На горизонте протянулась узкая полоска холодного света.
— Это рассвет, — сказал я. — Я уж боялся, он никогда не наступит.
На рассвете задул ветер, он занес песком следы Констанции Раттиган.
А на берегу показался мистер Формтень: он шел, оглядываясь через плечо, и нес в обеих руках коробки с пленками. В эту самую минуту вдали позади него огромные чудища со стальными зубами, вызванные из морских пучин застройщиками-спекулянтами, разбивали в щепки его кинотеатр.
Увидев нас с Крамли на пороге дома Констанции Раттиган, мистер Формтень прищурился, всматриваясь в наши физиономии, потом перевел взгляд на песок и на океан. Нам не пришлось ничего объяснять ему. Он понял все по нашим бледным лицам.
— Она вернется, — твердил он. — Увидите, вернется. Констанция никуда не денется. Господи, с кем же я теперь буду смотреть свои фильмы? Нет, она вернется, увидите. — Глаза у него наполнились слезами.
Мы оставили его охранять опустевший форт и поехали ко мне. По дороге лейтенант-детектив Крамли разбушевался и произнес обличительную речь, оперируя крепкими выражениями вроде «чертова кукла», «бешеная корова», «бесовское отродье» и «дерьмо собачье», и напрочь отверг мое предложение прокатиться на этой паршивой карусели и задать несколько вопросов фельдмаршалу Эрвину Роммелю или его прелестному, облаченному в розовые лепестки напарнику Нижинскому[148].
— Дня через два, может, и навестим его. Если эта сумасшедшая старуха не приплывет обратно из Каталины. Вот тогда я начну задавать вопросы. А сейчас-то чего? Не буду я копаться в лошадином дерьме, чтобы найти лошадь.
— Вы сердитесь на меня? — спросил я.
— Сержусь — не сержусь, какая разница? Чего мне сердиться? Просто вы мне все мозги наизнанку вывернули, а сердиться мне ни к чему. Вот вам доллар, купите себе билет и можете десять раз поучаствовать в этих скачках вокруг каллиопы.
Он высадил меня у моей двери и с шумом укатил прочь.
Войдя к себе, я поглядел на старое пианино Кэла. Простыня сползла с его длинных желтовато-белых зубов.
— Перестань скалиться, — сказал я.
В тот день произошли три события.
Два приятных.
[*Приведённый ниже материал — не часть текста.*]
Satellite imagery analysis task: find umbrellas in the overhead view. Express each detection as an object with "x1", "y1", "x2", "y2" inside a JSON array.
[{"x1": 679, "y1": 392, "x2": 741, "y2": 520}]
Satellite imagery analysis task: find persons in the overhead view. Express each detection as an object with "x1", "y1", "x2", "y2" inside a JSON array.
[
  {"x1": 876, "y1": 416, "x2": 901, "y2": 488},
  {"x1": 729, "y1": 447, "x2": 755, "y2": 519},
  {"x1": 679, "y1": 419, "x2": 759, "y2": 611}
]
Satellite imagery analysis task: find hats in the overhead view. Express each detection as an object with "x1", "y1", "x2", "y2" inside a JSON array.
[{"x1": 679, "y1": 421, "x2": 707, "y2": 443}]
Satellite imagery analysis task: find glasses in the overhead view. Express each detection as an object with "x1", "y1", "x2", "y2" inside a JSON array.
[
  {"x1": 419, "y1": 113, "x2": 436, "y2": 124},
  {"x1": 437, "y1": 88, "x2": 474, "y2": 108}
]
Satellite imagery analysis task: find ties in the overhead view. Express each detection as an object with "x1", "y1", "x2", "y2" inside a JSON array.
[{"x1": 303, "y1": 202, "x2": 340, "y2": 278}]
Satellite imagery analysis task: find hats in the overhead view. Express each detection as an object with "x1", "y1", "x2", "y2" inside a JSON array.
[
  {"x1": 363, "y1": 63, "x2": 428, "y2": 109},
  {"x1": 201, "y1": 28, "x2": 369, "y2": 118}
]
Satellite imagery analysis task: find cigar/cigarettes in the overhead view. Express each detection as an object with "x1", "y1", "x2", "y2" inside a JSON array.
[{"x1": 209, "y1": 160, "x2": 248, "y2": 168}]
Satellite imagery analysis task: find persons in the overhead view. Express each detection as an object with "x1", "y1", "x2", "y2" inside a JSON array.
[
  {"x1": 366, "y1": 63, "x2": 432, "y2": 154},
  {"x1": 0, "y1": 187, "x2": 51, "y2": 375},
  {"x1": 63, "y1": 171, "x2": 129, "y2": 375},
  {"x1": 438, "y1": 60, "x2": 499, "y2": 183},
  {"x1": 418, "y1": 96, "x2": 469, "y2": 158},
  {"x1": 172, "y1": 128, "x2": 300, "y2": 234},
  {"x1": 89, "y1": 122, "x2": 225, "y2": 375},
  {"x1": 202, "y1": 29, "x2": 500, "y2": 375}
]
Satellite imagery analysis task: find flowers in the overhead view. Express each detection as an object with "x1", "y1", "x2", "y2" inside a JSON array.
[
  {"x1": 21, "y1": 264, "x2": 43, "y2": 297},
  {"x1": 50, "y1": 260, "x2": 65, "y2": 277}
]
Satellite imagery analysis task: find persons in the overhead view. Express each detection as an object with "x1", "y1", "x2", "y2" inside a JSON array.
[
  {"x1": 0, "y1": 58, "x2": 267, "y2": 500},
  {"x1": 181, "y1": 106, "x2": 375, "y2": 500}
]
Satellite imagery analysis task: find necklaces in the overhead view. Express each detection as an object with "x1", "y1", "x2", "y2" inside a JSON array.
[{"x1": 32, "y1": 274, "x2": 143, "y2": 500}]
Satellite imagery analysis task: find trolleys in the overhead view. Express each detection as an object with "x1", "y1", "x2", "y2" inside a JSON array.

Одно ужасное.
Из Мехико пришло письмо. В нем была фотография Пег. Она подкрасила глаза на карточке коричневыми и зелеными чернилами, чтобы мне легче было вспомнить, какого они цвета.
Еще я получил открытку от Кэла из Хилы Бенд.
«Сынок, настраиваешь ли ты мое пианино? — спрашивал Кэл. — Половину рабочего дня я мучаю здешний народ в пивной забегаловке. В этом городе полно лысых. Они еще не подозревают, какие они счастливчики, раз к ним приехал я. Вчера подстриг шерифа. Он дал мне сутки, чтобы я убрался из города. Так что придется завтра газовать в Седалию. Удачи тебе. Твой Кэл».